→ WORK TO BE COMPLETED: Rewrite the listing from the line containing "From the candidates" up to and including the line containing "1.62 meters" as a two-column CSV with the header input,output. Each row should hold one text in input and the answer that follows it in output, with each field quoted and line breaks replaced by spaces.

→ EXTRACTED MATERIAL:
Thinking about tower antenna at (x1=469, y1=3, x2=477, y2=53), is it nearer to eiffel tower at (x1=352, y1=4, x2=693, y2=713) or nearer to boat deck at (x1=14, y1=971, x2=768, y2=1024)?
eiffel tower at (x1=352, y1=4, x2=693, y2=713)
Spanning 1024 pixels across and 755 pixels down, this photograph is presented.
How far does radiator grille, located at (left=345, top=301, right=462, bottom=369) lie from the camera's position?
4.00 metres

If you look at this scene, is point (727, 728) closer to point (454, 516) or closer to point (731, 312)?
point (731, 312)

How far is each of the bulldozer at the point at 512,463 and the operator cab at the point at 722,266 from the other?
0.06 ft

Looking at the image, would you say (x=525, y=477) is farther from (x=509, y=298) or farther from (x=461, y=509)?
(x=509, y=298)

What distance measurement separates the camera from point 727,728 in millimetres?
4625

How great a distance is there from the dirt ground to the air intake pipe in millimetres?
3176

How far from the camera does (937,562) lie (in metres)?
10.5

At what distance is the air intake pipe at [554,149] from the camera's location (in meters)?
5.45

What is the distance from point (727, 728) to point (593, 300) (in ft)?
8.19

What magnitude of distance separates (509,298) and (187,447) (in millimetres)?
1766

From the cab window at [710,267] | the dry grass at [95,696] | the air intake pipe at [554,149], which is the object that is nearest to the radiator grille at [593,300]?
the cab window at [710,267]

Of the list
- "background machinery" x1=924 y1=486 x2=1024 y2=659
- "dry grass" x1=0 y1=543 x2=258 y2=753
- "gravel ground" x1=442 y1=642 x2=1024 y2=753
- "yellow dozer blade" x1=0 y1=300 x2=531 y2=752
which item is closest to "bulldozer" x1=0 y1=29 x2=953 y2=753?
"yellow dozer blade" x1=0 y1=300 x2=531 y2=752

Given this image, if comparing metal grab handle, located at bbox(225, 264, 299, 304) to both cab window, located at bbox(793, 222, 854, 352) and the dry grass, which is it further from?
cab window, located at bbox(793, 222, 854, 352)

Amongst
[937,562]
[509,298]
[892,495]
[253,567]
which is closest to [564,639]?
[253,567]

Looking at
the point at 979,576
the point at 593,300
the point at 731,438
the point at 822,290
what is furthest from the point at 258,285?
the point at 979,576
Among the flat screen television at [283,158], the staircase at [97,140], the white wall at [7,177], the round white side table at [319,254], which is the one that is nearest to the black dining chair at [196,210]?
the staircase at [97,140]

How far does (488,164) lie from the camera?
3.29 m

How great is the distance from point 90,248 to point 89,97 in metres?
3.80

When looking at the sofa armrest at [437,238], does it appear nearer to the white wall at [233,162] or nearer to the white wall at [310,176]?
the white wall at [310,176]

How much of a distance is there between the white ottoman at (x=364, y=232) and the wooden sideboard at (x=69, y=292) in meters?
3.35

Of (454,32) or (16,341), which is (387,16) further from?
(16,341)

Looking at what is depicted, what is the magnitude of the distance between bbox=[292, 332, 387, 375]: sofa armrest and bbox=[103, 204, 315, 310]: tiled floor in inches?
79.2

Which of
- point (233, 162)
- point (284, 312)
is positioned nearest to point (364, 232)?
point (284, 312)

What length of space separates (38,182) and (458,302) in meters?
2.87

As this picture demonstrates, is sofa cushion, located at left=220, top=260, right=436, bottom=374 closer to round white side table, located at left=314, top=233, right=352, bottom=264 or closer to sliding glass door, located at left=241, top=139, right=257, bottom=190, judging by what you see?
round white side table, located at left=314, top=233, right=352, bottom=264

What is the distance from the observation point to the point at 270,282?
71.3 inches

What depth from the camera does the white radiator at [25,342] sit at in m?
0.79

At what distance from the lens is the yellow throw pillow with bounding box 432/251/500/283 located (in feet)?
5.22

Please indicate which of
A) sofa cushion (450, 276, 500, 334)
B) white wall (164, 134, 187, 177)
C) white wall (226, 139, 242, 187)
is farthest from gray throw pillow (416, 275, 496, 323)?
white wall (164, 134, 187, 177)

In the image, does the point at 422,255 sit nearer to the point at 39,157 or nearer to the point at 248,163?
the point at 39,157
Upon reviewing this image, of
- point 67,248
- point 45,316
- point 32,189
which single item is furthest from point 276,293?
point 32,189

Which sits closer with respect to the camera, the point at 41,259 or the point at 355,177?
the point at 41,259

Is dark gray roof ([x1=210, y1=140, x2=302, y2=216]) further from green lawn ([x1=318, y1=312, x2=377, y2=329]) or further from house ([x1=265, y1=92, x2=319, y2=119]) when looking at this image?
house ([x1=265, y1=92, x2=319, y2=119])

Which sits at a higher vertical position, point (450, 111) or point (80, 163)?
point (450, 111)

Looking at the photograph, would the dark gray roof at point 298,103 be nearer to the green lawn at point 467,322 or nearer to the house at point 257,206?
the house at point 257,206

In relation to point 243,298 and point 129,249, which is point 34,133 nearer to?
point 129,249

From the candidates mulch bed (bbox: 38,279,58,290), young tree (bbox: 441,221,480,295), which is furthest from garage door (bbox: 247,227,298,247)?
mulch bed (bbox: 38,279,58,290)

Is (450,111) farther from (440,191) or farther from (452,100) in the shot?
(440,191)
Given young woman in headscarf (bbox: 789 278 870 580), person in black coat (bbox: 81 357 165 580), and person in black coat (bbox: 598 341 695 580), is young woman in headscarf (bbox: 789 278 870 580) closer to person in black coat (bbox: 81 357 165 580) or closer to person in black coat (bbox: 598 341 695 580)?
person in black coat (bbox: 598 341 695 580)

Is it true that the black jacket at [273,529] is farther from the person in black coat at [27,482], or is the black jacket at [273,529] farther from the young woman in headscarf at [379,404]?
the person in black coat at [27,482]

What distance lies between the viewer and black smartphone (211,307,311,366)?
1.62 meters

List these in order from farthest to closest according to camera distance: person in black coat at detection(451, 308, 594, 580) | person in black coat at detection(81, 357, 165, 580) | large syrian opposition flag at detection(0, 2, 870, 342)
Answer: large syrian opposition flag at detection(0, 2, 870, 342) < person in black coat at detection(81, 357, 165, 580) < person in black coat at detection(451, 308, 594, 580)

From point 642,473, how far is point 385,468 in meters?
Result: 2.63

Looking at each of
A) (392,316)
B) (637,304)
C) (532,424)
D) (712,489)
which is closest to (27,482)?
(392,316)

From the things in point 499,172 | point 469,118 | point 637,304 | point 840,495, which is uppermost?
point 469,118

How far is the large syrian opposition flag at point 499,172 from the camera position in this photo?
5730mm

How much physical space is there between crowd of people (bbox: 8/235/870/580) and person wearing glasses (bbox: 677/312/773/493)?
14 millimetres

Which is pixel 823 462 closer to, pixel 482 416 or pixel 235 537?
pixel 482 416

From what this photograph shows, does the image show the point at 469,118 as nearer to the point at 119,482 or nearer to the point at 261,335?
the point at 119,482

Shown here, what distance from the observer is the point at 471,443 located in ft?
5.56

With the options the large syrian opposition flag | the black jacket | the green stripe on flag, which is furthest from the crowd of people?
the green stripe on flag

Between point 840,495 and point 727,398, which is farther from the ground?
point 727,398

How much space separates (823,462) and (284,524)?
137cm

→ RESULT:
input,output
"From the candidates mulch bed (bbox: 38,279,58,290), young tree (bbox: 441,221,480,295), which is furthest from garage door (bbox: 247,227,298,247)?","mulch bed (bbox: 38,279,58,290)"
"Is (450,111) farther from (440,191) or farther from (452,100) in the shot?","(440,191)"
"Given young woman in headscarf (bbox: 789 278 870 580), person in black coat (bbox: 81 357 165 580), and person in black coat (bbox: 598 341 695 580), is young woman in headscarf (bbox: 789 278 870 580) closer to person in black coat (bbox: 81 357 165 580) or closer to person in black coat (bbox: 598 341 695 580)?","person in black coat (bbox: 598 341 695 580)"
"Is it true that the black jacket at [273,529] is farther from the person in black coat at [27,482], or is the black jacket at [273,529] farther from the young woman in headscarf at [379,404]?","the person in black coat at [27,482]"
"What distance lies between the viewer and black smartphone (211,307,311,366)?","1.62 meters"